Read the listing below and tally the lines that contain "createElement"; the reply is that tally only.

┏━━

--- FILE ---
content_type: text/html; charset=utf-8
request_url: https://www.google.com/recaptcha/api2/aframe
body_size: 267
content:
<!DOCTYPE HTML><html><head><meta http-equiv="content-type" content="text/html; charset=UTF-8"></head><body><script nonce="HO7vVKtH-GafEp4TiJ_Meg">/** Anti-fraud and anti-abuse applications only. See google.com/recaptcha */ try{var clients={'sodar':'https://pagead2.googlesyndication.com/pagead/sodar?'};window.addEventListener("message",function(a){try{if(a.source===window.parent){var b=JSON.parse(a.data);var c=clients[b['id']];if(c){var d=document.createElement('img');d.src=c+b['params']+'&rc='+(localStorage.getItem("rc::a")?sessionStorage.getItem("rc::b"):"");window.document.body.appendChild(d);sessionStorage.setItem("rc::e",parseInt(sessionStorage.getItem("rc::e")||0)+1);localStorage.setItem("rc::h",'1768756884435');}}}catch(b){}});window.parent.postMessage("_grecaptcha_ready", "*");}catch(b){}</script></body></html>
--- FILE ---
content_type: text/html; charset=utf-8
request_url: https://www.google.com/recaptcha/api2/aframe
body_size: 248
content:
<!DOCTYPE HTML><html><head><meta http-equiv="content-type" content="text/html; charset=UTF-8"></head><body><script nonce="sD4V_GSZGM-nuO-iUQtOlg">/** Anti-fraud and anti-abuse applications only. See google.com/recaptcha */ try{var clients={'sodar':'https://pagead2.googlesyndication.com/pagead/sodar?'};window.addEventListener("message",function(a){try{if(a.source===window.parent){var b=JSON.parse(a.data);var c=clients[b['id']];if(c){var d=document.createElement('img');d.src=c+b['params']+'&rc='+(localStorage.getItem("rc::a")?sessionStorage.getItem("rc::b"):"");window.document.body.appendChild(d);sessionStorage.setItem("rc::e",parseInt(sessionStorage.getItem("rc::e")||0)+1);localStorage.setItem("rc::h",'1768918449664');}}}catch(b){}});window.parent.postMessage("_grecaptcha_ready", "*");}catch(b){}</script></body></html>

┗━━

Solution for this exercise:
2